Cape to Cape
Updated: Nov 13, 2018
3 Apr 2009
Passing the time while Lynn takes a turn at the wheel, I browse our trusty Australia road atlas (don’t you just love a good map?). It’s shocking to see how little territory we’ve covered in our travels so far. Even though we’ve clocked about 3,000 km so far, we’ve barely scratched the surface. This really is a bloody big country. Did you know that if you take a right turn off the main road running across the Nullabore plain from Adelaide to Perth, it would be 1,200 km until you hit the next sealed road. Twelve hundred kilometres before the next real road!
Even more amazing is the Google Streets guy. For those of you who’ve had their head in the sand recently, this is latest Google blessing (or gross invasion of your privacy, depending on your outlook) whereby you can view 360 pictures of just about any street in the country. Try it sometime and then think about the poor guy who had to drive the Google camera car down all those roads. There had to be times when was absolutely bored out of his mind. As you can see from the image opposite, even the Google guy wasn’t brave enough to try going up through the middle of Western Australia.

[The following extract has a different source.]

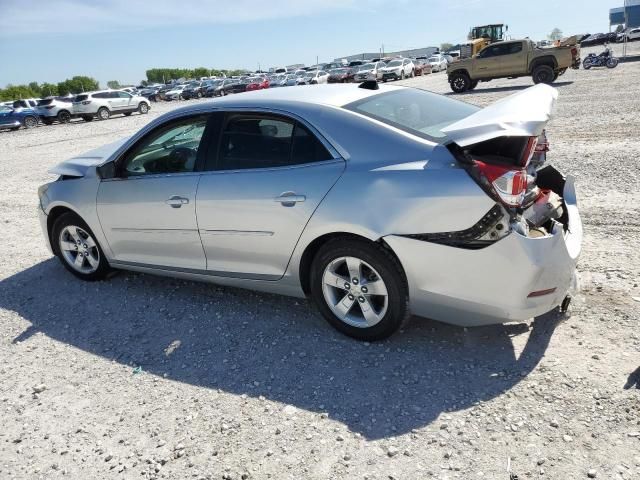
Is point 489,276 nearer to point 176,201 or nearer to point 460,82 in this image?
point 176,201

Anyway, back to the business at hand. We’re exploring the delights of the Margaret River area today, and indeed, it is quite delightful. Rolling hills, dotted with vineyards and golden brown fields (admittedly, a little more brown than golden these days), and some quite terrific beaches. We pull into a couple of spots near Yallingup and the water colour is picture-postcard perfect. Crystal clear and a shade of aquamarine that just makes you want to run down the sand and dive in. And what sand it is – bright white, find grained almost powdery and just the right sized stretch of beach between the road and waterline. Best of all – they’re practically deserted.
Needless to say, I’m so enchanted by the coastline that I forgo an afternoon of wine tasting for a stroll along the cape to cape trail, a walking track that runs for 135 km between Cape Naturaliste and Cape Leeuwin. Too much for one afternoon, but I give it a small sampling. My stretch finishes at Yallingup and the long, curving Smiths Beach. I call Lynn for a pickup when I get to the start of the beach (destination in sight), but it’s a bloody long length of sand and but the time I get to the other end, Lynn has been waiting for a while, and my calves are burning something fierce.